2.2 ЭКСПРЕССИЯ RIL В КУЛЬТУРАХ КЛЕТОК РАКА МОЛОЧНОЙ ЖЕЛЕЗЫ ЧЕЛОВЕКА

figs\rilexprmammtum_leg.gif

Рисунок . Экспрессия RIL в линиях клеток карцином молочной железы человека по сравнению с нормальным эпителием молочной железы. а – Экспрессия мРНК RIL по данным ОТ-ПЦР. б – Уровни белка RIL по данным Вестерн-блот анализа с поликлональными козьими RIL-специфичными антителами. в – Морфология клеток использованных культур опухолей молочной железы человека и первичного эпителия. Световая микроскопия. Здесь и далее черной рамкой обозначены культуры клеток с высокой экспрессией RIL, серым пунктиром – линии, где экспрессия RIL недетектируема.

Для независимого подтверждения данных, полученных с помощью блота Cancer Profiling Array I, мы проанализировали уровень экспрессии RIL в панели из 8 клеточных линий карцином молочной железы человека как на уровне мРНК с помощью ОТ-ПЦР, а также методом ПЦР в реальном времени и на уровне белка методом иммуноблоттинга. В качестве контроля были использованы клетки HMEC – культуры первичных эпителиоцитов молочной железы человека (Cambrex) (пассаж 9). Действительно, в четырех случаях из 8 экспрессия RIL оказалась ниже уровня детекции, в то время как в остальных 4 клеточных линиях уровень RIL был сравним с контролем или несколько превышал его (Рисунок а,б).

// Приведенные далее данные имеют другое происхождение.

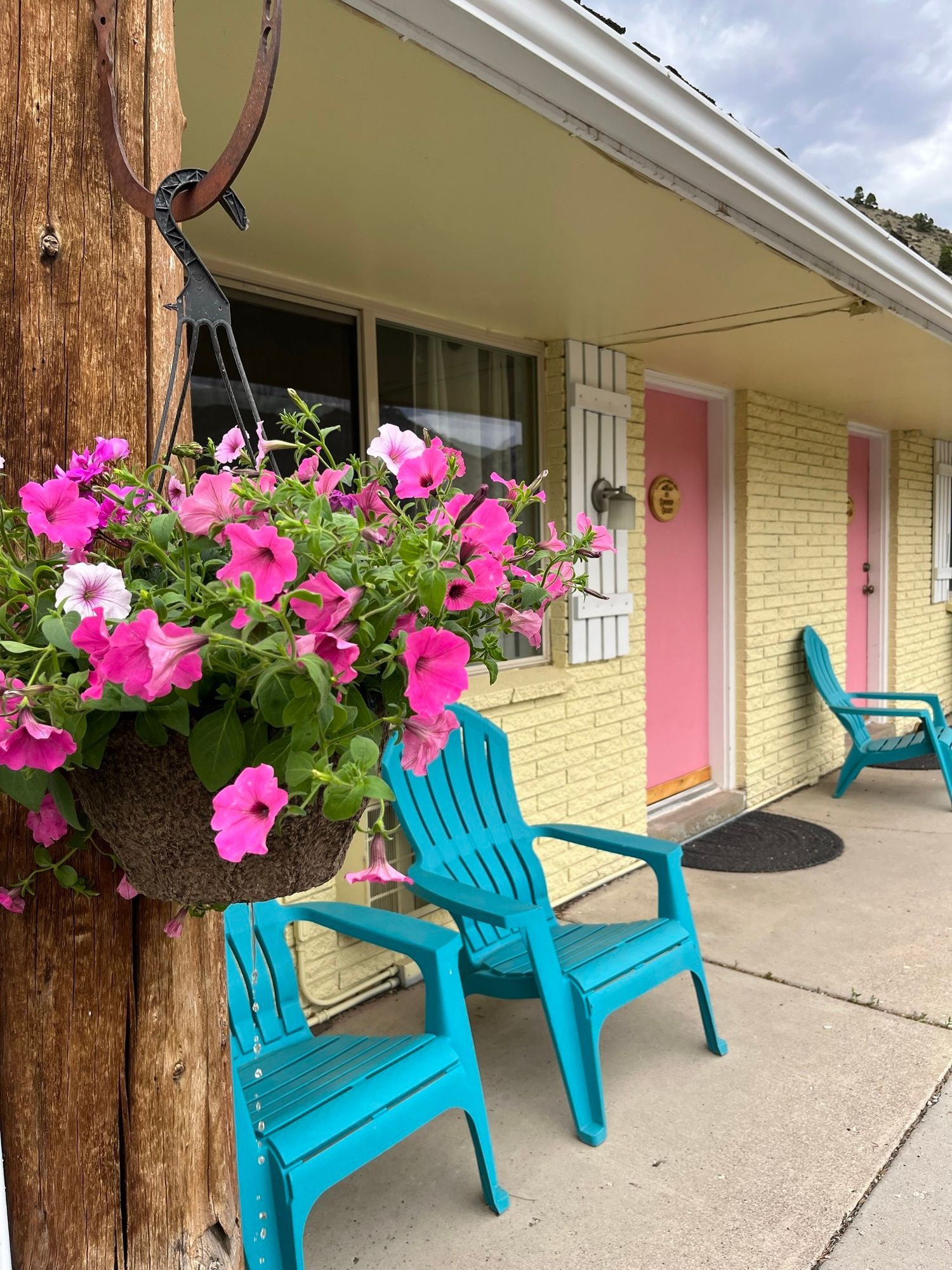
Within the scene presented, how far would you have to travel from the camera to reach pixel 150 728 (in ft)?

Бросается в глаза корреляция статуса RIL в этих культурах с морфологией клеток (Рисунок в). Так, высокий уровень экспрессии RIL был выявлен у высоко-агрессивных культур рака молочной железы MDA-MB-231, MDA-MB-435S, MDA-MB-436 и BT-474, клетки которых характеризуются звездчатой или веретенообразной фибробластоидной формой, слабой степенью адгезии и распластанности, высокой скоростью роста и видимым отсутствием межклеточных контактов. Малоагрессивные клеточные линии MCF-7, BT-20, T-47D и MDA-MB-468, наоборот, имеют недетектируемый уровень RIL и сохраняют эпителиальную морфологию и видимые межклеточные контакты.

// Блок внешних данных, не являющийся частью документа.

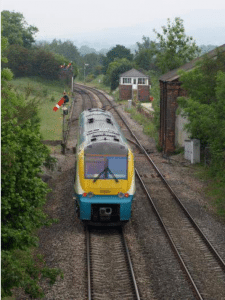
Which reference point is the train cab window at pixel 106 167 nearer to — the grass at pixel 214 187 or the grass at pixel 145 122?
the grass at pixel 214 187

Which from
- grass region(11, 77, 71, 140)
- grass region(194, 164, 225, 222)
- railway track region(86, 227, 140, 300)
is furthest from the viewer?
grass region(11, 77, 71, 140)

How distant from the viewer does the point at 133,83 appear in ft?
252

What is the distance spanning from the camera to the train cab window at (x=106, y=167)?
1683 centimetres

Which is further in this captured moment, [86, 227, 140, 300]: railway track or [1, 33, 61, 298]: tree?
[86, 227, 140, 300]: railway track

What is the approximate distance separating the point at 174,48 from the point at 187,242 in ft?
100

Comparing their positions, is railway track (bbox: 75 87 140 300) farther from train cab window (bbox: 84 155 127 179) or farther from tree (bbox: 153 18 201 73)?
tree (bbox: 153 18 201 73)

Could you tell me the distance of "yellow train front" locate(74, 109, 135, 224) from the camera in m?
16.6

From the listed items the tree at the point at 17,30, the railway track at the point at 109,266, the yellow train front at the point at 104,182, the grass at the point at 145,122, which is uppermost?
the tree at the point at 17,30

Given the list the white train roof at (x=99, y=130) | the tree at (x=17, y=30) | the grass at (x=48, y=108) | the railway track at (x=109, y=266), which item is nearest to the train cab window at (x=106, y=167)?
the white train roof at (x=99, y=130)

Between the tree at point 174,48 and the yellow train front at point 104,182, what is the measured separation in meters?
27.8

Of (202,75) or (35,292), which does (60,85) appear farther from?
(35,292)

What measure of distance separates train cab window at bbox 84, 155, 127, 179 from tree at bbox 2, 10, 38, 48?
83.3 m

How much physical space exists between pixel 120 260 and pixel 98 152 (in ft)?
12.8

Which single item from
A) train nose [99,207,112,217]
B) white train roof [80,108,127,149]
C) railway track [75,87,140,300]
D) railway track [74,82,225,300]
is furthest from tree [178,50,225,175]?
railway track [75,87,140,300]
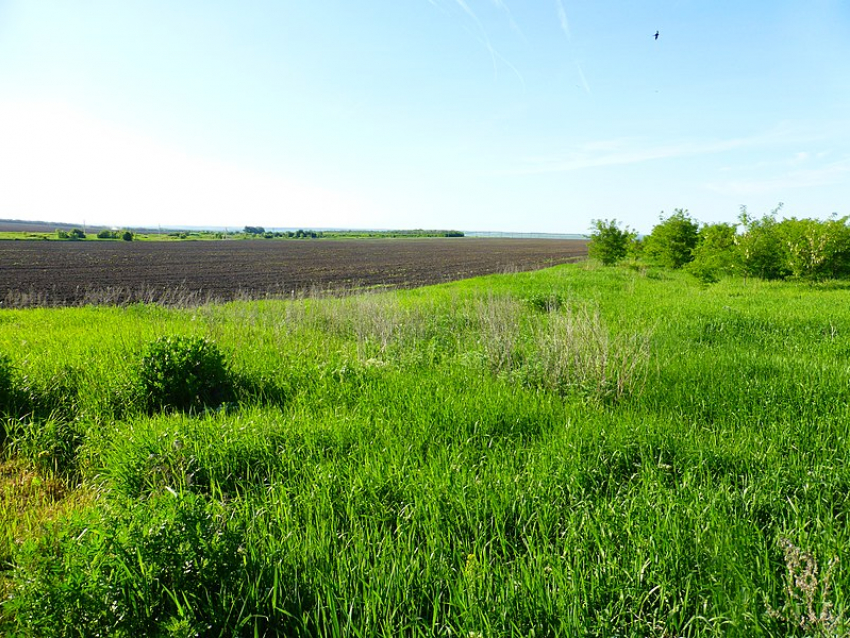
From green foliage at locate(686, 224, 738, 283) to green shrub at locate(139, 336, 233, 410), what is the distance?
24385 mm

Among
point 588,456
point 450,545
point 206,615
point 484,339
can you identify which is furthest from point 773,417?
point 206,615

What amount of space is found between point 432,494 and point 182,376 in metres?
4.36

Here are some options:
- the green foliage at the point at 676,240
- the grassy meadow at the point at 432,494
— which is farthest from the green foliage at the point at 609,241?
the grassy meadow at the point at 432,494

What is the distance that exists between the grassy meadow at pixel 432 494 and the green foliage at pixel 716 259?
16743mm

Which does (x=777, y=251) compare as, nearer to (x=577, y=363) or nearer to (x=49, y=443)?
(x=577, y=363)

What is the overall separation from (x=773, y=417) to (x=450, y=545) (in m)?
4.55

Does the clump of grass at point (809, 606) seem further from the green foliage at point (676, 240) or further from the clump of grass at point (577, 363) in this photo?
the green foliage at point (676, 240)

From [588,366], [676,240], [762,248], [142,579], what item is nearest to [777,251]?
[762,248]

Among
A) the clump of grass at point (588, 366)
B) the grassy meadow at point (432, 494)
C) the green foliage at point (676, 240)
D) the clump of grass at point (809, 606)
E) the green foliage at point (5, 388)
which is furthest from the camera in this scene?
the green foliage at point (676, 240)

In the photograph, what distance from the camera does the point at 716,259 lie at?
23.1m

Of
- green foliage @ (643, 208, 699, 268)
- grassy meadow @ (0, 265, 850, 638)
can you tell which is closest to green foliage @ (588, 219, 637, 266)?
green foliage @ (643, 208, 699, 268)

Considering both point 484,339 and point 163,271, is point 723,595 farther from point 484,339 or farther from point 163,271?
point 163,271

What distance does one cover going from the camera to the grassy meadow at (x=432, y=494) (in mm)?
2395

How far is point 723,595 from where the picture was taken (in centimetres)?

Таким образом, при исследовании панели линий клеток рака молочной железы было обнаружено, что приблизительно в половине линий экспрессия гена RIL подавлена на уровне транскрипции. При этом было обнаружено, что в другой половине линий уровень экспрессии RIL соответствует контрольным нормальным клеткам молочной железы. Характерно, что два типа линий клеток также отличались по морфологическим признакам. Линии с нормальным уровнем экспрессии гена RIL обладали выраженными признаками морфологической трансформации, утратой эпителиальной морфологии, характерной эпителиально-мезенхимальной трансформации, выраженной дезогранизацией актинового цитоскелета, увеличением подвижности клеток и снижением адгезии. Характерно, что подавление экспрессии RIL в этих линиях с помощью РНК-интерференции не сопровождалось реверсией трансформированного фенотипа, в то время как восстановление экспрессии RIL в клетках, демонстрирующих его супрессию приводило к снижению трансформированного фенотипа.
2.3. ОПРЕДЕЛЕНИЕ СТАТУСА МЕТИЛИРОВАНИЯ ГЕНА RIL ПРИ РАКЕ МОЛОЧНОЙ ЖЕЛЕЗЫ.

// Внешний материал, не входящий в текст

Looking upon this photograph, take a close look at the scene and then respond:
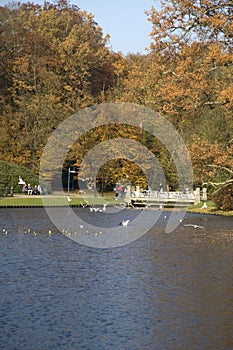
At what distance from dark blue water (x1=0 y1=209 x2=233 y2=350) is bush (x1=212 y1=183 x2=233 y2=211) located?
1952 cm

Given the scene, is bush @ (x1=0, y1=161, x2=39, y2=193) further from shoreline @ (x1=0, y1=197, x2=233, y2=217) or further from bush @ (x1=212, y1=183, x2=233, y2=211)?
bush @ (x1=212, y1=183, x2=233, y2=211)

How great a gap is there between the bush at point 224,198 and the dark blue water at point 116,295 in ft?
64.0

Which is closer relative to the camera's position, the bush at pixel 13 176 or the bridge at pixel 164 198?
the bridge at pixel 164 198

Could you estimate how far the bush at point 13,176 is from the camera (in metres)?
62.0

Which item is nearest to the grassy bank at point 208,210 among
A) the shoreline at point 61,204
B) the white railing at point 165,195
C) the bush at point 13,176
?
the shoreline at point 61,204

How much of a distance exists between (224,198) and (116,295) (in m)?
33.2

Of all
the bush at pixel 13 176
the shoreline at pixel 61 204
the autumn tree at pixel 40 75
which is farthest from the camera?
the autumn tree at pixel 40 75

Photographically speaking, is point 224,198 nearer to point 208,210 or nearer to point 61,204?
point 208,210

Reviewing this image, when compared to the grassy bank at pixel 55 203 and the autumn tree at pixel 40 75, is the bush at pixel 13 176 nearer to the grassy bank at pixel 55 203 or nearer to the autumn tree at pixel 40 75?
the grassy bank at pixel 55 203

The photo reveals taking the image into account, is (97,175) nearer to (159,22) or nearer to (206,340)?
(159,22)

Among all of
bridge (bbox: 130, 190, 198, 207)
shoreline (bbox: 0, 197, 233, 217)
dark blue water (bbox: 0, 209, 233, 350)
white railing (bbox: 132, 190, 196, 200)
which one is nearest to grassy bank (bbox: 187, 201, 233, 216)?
shoreline (bbox: 0, 197, 233, 217)

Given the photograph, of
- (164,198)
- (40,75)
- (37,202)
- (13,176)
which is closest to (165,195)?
(164,198)

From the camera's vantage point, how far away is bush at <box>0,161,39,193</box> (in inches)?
2442

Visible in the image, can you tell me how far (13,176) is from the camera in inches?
2479
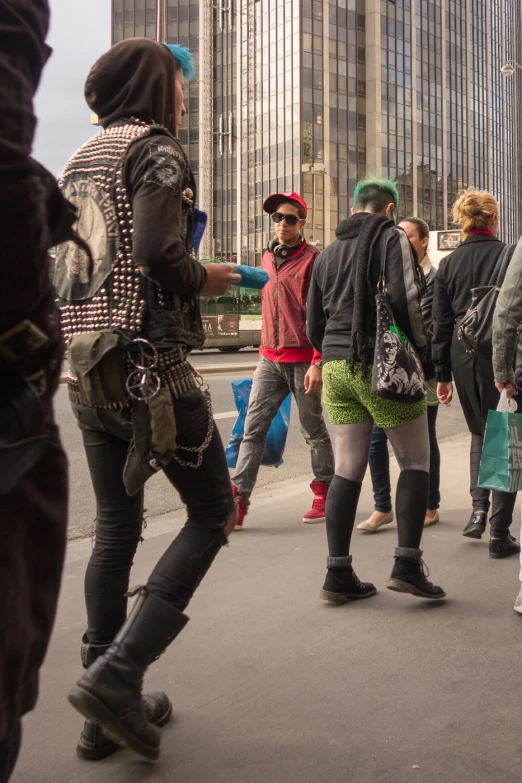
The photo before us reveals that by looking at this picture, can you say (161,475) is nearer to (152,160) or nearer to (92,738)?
(92,738)

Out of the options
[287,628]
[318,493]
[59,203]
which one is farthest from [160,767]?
[318,493]

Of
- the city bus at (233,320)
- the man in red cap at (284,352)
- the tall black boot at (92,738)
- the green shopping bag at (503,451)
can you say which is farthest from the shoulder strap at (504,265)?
the city bus at (233,320)

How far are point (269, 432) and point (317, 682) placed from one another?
9.28ft

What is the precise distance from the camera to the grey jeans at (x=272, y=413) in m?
5.31

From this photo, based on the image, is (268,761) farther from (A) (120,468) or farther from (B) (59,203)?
(B) (59,203)

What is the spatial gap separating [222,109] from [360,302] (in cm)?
7881

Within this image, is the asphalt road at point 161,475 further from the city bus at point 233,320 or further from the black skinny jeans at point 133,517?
the city bus at point 233,320

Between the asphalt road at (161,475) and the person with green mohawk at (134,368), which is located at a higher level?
the person with green mohawk at (134,368)

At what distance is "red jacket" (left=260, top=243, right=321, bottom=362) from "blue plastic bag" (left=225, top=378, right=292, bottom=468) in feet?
1.58

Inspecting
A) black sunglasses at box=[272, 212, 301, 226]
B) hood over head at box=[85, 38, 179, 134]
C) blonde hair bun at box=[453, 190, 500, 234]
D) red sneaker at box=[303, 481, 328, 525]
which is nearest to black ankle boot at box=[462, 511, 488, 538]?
red sneaker at box=[303, 481, 328, 525]

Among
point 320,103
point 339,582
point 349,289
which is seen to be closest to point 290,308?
point 349,289

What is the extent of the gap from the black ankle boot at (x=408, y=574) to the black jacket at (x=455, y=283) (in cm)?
162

Молекулярные повреждения ряда генов имеют большое значение для опухолеобразования. Изучение механизмов канцерогенеза указывает на важную роль инактивации генов-супрессоров опухолевого роста, обусловленной как генетическими так и эпигенетическими изменениями. Один из механизмов эпигенетическиой регуляции – метилирование промоторных и регуляторных областей, которое приводит к подавлению экспрессии гена. Такие повреждения приводят к нарушению путей регуляции клеточного цикла, стимулируя неконтролируемый клеточный рост и образование опухолей. Аномальное метилирование промоторных районов, вызывающее инактивацию гена RIL, по нашему мнению, может служить маркером рака молочной железы. Поэтому изучение частоты метилирования гена RIL и включении его в специфический профиль метилирования (метилотип) опухолей различного происхождения важно для понимания его роли в канцерогенезе, в том числе в развитии рака молочной железы, что и является нашей задачей.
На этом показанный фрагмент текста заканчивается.